Not long ago professor of Harvard University, the head of the department of Armenology James Russell presented his research about the epos “The Son of the Blind”, which is considered to be a monument of Azerbaijan’s epopee literature.
For the first time for the Armenian audience Russell delivered a lecture on the discovery of Armenian manuscripts with fragments of the epos “The Son of the Blind”, which have been for a very long time stored in the “Armenian Library and the Museum of America”, as well as historical and sociological conditions that made such an epos possible.
The epic is mostly known by Turkish name “Koroglu” and consists of 30 parts or “branches”. The hero of the epos, according to Russell, is an archetype of a hero, which can be found in many cultures: “A brave and cheerful robber who rebels against an evil power and, taking away from the rich, gives to the poor.”

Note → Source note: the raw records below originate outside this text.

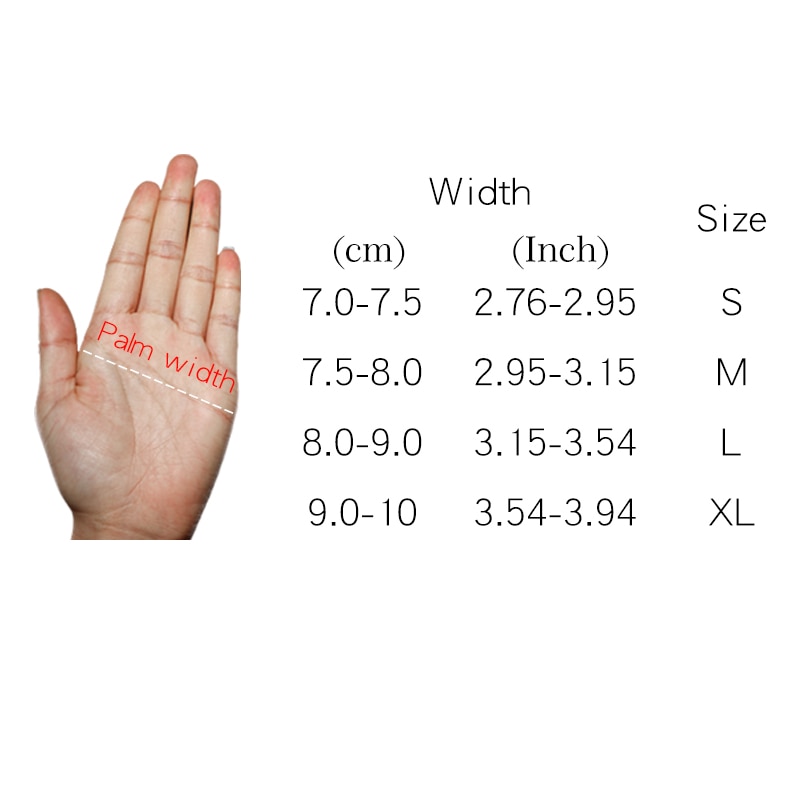 ROCKBROS Summer Shockproof Cycling Gloves Half Finger Outdoor MTB Road Bike Bicycle Gloves Sports Gym Mitten for Men Women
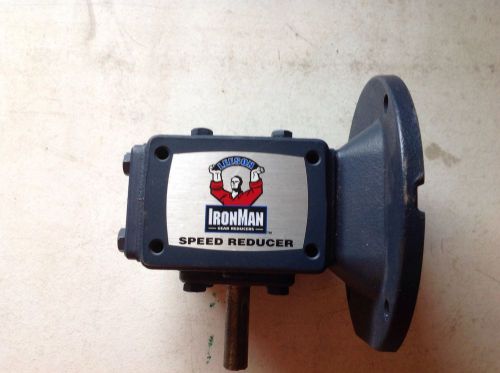 LEESON IRONMAN SPEED REDUCER 15 to 1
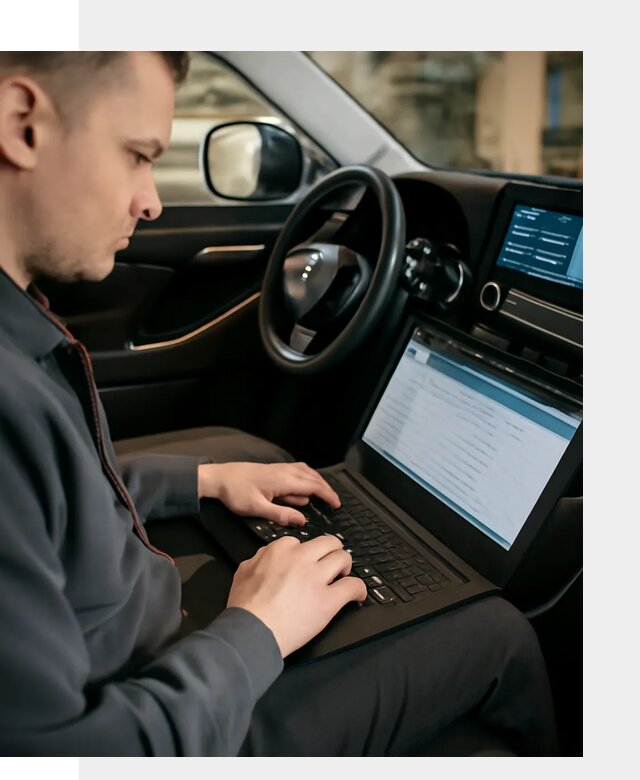 Русификация Toyota Crown Kluger под ключ для авто в Тейково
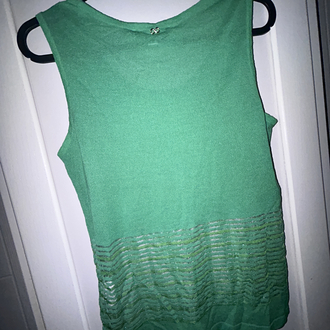 yesil tank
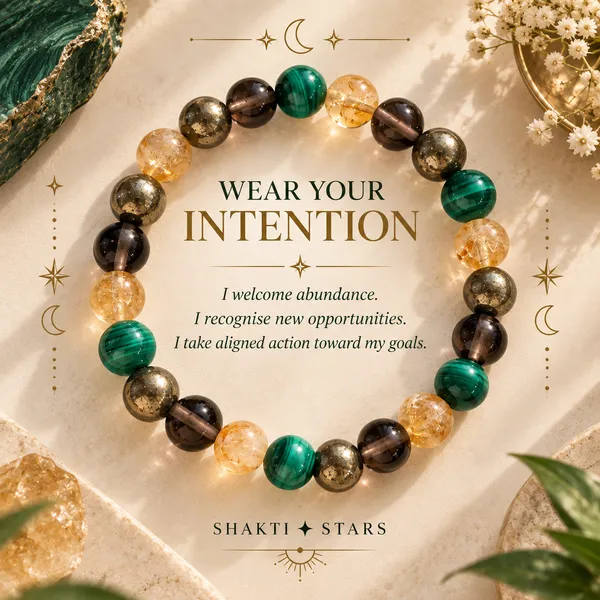 Abundance_Prosperity_Crystal_Bracelet_Malachite_Citrine_Pyrite_Smoky_Quartz_Default_Title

Russell notes that the epos began to take shape five centuries before the story of Robin Hood was told. The historical Robin Hood of the XIV century itself seems to have inherited literary cliches and features of the folk narrative. “Koroglu” has passed through the whole Central Asia, being influenced by different cultures and languages.
“Soviet Armenians knew this epos from operas and Russian versions of the text. Only few of them assumed that its roots were in Armenia and Armenian culture. This happened partly because it was appropriated by Turkey and Azerbaijan, and partly because its heroes are indeed Muslims with Turkic and Persian names, and most versions of the epos are written in Turkic languages, although there are also Kurdish, Persian and Armenian versions.”
Russell thinks that that is, perhaps, the main factor of this epos not being so studied by Armenologists. “The cultural abyss has become so wide that the idea of the existence of a common literary work of this kind has become almost unthinkable,” – concluded Russell.